▶ _EXERCISE BRIEF_:
Pick out each line in the rows below that contains the word "within", and copy those lines in full.

(Excerpts from a spatial reasoning dataset)
------
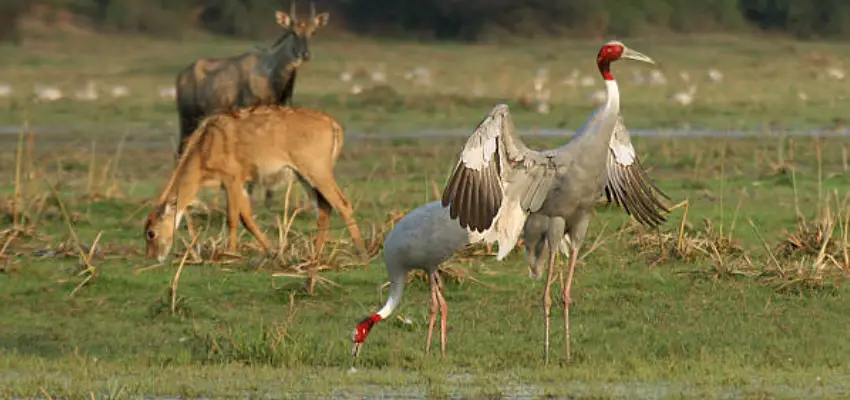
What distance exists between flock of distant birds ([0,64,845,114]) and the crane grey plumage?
52.5 feet

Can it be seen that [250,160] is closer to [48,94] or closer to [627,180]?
[627,180]

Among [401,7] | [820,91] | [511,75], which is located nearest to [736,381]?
[820,91]

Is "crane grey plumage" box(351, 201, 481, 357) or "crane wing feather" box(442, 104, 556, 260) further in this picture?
"crane grey plumage" box(351, 201, 481, 357)

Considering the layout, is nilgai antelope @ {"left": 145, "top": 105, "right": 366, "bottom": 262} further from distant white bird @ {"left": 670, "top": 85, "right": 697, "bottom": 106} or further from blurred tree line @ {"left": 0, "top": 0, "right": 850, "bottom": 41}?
blurred tree line @ {"left": 0, "top": 0, "right": 850, "bottom": 41}

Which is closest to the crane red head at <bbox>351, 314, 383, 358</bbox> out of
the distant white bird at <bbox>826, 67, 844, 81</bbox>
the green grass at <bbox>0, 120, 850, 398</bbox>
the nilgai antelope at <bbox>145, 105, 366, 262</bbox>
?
the green grass at <bbox>0, 120, 850, 398</bbox>

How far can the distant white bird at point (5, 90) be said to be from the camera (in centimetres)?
2734

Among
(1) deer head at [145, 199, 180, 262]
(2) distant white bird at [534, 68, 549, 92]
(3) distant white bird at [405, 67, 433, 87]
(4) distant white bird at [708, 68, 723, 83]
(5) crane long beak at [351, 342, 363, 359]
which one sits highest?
(5) crane long beak at [351, 342, 363, 359]

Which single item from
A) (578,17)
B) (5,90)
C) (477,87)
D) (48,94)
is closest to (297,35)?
(48,94)

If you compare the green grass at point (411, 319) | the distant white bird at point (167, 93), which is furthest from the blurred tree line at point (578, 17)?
the green grass at point (411, 319)

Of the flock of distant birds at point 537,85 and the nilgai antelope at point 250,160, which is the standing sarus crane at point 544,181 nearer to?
the nilgai antelope at point 250,160

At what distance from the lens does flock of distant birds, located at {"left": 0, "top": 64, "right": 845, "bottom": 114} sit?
1045 inches

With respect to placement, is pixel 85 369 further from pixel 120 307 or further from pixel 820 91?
pixel 820 91

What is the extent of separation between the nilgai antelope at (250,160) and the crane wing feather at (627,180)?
3.62 metres

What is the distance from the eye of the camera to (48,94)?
1058 inches
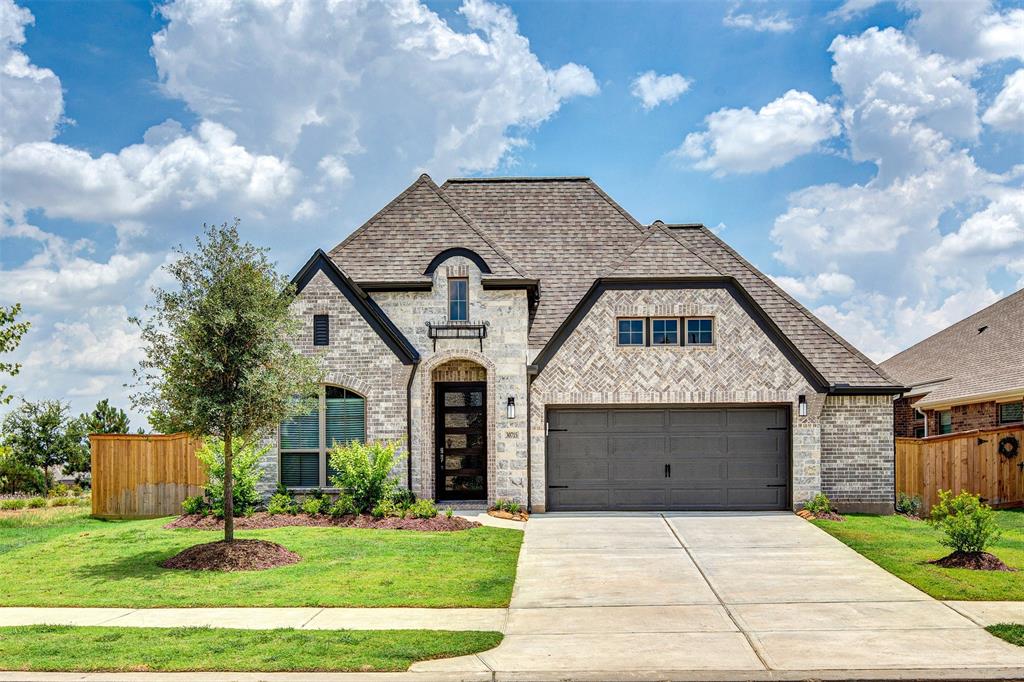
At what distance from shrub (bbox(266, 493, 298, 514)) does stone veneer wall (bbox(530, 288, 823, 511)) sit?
527 centimetres

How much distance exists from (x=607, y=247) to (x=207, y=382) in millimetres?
11921

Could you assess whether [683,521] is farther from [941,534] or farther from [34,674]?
[34,674]

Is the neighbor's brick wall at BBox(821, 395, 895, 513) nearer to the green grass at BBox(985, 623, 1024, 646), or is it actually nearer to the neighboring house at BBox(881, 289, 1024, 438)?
the neighboring house at BBox(881, 289, 1024, 438)

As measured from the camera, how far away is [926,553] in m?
14.3

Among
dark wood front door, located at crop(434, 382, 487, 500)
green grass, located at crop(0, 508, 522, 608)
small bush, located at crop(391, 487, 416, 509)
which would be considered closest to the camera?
green grass, located at crop(0, 508, 522, 608)

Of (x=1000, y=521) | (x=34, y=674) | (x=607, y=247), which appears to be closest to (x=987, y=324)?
(x=1000, y=521)

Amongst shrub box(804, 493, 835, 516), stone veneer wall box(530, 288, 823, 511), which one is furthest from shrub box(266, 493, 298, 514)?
shrub box(804, 493, 835, 516)

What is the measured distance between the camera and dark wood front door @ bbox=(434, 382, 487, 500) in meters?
20.1

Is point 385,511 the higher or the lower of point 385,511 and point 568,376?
the lower

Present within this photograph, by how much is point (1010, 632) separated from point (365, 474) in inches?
455

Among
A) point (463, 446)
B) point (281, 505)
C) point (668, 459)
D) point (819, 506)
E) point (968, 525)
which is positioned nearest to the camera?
point (968, 525)

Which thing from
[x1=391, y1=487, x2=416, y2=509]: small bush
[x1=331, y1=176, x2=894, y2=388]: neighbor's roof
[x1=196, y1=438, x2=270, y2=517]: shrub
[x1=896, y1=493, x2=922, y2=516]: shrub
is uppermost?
[x1=331, y1=176, x2=894, y2=388]: neighbor's roof

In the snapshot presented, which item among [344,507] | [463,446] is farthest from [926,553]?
[344,507]

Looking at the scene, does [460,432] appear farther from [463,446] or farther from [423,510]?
[423,510]
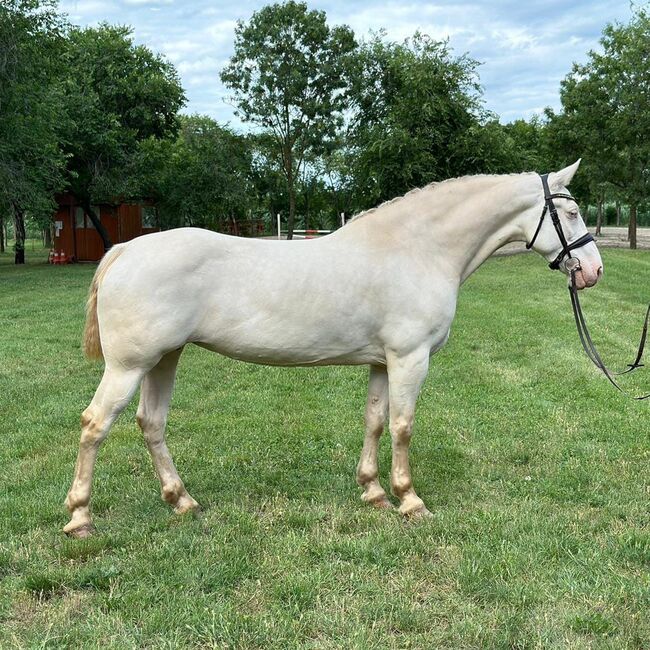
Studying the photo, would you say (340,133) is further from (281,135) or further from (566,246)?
(566,246)

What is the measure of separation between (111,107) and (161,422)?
24.5 m

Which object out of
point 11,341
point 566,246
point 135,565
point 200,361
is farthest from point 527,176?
point 11,341

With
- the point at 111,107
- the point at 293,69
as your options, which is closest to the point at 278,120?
the point at 293,69

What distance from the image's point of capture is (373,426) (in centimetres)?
452

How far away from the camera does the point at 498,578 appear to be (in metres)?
3.29

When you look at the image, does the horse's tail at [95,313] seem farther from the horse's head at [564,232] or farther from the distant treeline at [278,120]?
the distant treeline at [278,120]

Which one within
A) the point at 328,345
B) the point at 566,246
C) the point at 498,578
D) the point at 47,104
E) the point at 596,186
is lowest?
the point at 498,578

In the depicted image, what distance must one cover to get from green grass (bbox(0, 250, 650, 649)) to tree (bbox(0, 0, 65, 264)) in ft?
42.7

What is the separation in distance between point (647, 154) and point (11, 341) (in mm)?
24700

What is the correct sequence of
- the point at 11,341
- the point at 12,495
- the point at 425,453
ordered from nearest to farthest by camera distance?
the point at 12,495
the point at 425,453
the point at 11,341

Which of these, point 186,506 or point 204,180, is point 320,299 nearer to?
point 186,506

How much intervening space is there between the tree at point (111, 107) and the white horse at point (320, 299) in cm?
2192

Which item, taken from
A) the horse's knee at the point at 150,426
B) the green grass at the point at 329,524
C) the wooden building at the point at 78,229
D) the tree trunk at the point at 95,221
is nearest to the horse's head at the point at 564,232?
the green grass at the point at 329,524

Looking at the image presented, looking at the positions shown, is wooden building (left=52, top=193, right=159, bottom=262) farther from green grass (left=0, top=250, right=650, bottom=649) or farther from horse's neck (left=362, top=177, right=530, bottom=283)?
horse's neck (left=362, top=177, right=530, bottom=283)
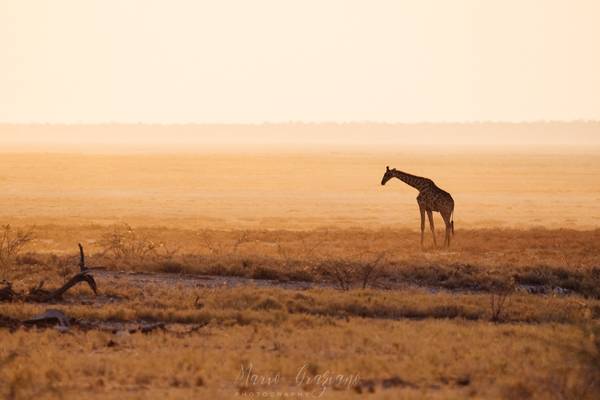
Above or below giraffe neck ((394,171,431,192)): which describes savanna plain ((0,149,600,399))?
below

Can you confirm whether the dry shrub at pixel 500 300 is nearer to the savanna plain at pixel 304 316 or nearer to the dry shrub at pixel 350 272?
the savanna plain at pixel 304 316

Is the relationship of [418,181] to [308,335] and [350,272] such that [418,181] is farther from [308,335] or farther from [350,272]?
[308,335]

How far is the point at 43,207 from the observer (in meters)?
55.4

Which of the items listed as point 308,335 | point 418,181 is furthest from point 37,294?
point 418,181

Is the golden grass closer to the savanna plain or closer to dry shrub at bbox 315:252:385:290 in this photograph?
the savanna plain

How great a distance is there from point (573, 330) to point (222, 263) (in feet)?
32.8

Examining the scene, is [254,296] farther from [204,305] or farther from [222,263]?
[222,263]

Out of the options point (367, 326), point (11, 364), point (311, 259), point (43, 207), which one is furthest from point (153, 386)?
point (43, 207)

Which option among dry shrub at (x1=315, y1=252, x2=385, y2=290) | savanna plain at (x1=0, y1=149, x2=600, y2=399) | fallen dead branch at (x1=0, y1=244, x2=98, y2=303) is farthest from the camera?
dry shrub at (x1=315, y1=252, x2=385, y2=290)

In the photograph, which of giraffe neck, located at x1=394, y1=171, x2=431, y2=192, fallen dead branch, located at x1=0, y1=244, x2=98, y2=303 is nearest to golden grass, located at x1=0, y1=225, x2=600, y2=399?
fallen dead branch, located at x1=0, y1=244, x2=98, y2=303

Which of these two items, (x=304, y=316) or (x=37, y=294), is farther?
(x=37, y=294)

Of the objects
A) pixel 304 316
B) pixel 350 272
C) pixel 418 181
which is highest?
pixel 418 181

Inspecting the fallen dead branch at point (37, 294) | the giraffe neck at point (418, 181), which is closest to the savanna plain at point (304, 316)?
the fallen dead branch at point (37, 294)

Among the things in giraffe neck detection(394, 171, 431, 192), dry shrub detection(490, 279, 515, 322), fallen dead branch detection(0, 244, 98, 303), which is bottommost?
dry shrub detection(490, 279, 515, 322)
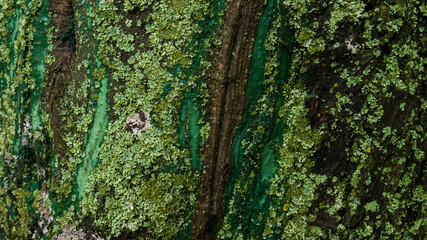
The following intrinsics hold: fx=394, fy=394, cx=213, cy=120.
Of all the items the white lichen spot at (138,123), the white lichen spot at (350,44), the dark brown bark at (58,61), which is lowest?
the white lichen spot at (138,123)

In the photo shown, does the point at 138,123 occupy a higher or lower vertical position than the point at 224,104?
lower

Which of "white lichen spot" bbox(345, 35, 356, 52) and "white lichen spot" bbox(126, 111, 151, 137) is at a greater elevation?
"white lichen spot" bbox(345, 35, 356, 52)

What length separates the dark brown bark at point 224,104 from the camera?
1453mm

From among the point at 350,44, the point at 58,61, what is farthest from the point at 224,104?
the point at 58,61

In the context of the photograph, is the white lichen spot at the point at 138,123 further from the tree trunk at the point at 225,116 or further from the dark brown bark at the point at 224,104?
the dark brown bark at the point at 224,104

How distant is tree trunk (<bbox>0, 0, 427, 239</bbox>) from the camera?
143cm

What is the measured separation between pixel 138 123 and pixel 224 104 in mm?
329

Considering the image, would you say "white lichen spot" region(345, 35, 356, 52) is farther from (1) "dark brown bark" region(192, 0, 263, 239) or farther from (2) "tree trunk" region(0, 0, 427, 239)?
(1) "dark brown bark" region(192, 0, 263, 239)

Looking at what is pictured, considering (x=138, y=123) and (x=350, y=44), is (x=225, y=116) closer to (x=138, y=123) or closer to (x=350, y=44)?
(x=138, y=123)

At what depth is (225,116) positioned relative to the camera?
59.4 inches

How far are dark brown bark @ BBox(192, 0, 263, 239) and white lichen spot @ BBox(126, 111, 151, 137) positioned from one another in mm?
232

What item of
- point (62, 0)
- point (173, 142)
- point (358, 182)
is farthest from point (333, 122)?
point (62, 0)

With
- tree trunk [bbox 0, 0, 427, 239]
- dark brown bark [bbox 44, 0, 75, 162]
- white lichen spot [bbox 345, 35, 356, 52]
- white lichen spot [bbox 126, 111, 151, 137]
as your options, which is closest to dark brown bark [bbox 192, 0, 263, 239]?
tree trunk [bbox 0, 0, 427, 239]

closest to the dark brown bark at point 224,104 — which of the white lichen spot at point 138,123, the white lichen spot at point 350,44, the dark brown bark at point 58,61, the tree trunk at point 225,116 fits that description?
the tree trunk at point 225,116
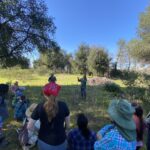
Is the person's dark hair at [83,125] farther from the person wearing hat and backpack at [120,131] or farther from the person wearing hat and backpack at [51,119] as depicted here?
the person wearing hat and backpack at [120,131]

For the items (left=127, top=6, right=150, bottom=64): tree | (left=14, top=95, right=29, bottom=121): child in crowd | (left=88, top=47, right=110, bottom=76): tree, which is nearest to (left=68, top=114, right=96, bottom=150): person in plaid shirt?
(left=14, top=95, right=29, bottom=121): child in crowd

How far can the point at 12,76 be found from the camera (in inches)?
1442

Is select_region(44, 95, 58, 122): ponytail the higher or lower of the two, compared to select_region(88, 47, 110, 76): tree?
lower

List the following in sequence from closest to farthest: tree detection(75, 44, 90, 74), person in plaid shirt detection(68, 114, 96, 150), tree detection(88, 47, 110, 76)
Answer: person in plaid shirt detection(68, 114, 96, 150) → tree detection(88, 47, 110, 76) → tree detection(75, 44, 90, 74)

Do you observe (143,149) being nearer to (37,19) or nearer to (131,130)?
(131,130)

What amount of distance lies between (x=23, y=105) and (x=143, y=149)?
4.53 metres

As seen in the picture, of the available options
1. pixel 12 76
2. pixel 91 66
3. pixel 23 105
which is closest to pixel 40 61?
pixel 91 66

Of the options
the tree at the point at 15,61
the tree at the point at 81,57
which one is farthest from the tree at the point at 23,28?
the tree at the point at 81,57

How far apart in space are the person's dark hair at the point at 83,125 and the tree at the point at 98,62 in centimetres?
4351

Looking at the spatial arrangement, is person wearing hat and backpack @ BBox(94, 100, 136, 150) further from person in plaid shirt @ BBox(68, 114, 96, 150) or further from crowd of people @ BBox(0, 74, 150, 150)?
person in plaid shirt @ BBox(68, 114, 96, 150)

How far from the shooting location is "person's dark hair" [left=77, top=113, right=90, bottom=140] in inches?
191

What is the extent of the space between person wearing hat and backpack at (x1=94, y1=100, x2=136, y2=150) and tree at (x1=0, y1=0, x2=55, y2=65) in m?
13.3

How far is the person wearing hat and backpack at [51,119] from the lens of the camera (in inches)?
173

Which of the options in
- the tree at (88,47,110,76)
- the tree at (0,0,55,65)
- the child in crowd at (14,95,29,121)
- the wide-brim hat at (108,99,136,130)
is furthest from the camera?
the tree at (88,47,110,76)
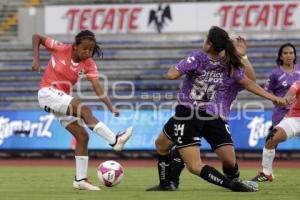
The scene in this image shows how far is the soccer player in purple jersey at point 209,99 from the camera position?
36.6 ft

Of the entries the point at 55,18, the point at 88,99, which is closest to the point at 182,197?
the point at 88,99

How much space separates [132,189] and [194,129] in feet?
5.34

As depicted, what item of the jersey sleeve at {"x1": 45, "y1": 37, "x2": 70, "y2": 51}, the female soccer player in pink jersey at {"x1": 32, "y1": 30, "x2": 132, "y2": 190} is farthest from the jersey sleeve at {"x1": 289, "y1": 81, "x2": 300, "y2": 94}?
the jersey sleeve at {"x1": 45, "y1": 37, "x2": 70, "y2": 51}

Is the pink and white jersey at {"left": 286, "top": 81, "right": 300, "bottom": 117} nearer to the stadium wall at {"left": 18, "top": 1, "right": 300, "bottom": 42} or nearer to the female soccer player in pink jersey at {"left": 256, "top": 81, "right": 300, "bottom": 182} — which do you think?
the female soccer player in pink jersey at {"left": 256, "top": 81, "right": 300, "bottom": 182}

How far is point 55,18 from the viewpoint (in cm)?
3162

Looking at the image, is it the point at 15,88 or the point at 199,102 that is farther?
the point at 15,88

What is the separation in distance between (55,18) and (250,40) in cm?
746

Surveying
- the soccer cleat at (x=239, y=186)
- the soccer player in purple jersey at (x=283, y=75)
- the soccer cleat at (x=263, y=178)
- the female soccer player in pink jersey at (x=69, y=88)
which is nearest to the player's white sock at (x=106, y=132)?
the female soccer player in pink jersey at (x=69, y=88)

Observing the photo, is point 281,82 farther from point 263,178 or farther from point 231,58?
point 231,58

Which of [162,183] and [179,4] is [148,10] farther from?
[162,183]

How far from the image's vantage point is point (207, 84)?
1137 cm

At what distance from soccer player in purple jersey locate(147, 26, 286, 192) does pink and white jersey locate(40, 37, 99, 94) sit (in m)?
1.79

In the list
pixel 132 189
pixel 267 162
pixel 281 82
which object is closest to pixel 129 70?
pixel 281 82

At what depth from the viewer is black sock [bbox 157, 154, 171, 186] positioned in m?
12.0
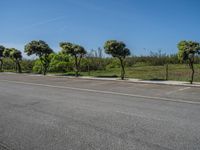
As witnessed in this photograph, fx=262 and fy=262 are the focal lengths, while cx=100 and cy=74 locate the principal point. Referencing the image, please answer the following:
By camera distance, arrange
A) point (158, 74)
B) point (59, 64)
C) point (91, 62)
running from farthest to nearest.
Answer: point (91, 62), point (59, 64), point (158, 74)

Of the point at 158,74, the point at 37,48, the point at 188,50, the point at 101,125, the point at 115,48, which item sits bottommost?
the point at 101,125

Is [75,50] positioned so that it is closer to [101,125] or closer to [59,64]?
[59,64]

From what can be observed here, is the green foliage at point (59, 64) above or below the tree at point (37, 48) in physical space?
below

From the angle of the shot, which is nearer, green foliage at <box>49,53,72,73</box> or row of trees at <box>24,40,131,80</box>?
row of trees at <box>24,40,131,80</box>

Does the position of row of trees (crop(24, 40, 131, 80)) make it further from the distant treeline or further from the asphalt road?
the asphalt road

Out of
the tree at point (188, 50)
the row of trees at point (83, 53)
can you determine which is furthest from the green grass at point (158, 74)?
the tree at point (188, 50)

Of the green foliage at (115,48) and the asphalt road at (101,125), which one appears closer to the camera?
the asphalt road at (101,125)

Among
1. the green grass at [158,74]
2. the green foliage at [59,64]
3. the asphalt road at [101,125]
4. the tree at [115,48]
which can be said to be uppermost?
the tree at [115,48]

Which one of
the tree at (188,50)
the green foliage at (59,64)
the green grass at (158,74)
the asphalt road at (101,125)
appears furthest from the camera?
the green foliage at (59,64)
------
▶ _SOLUTION TO THE PROBLEM_:
Present within this photograph, by how much is point (1010, 632) separated from point (365, 474) in inches?
Which one within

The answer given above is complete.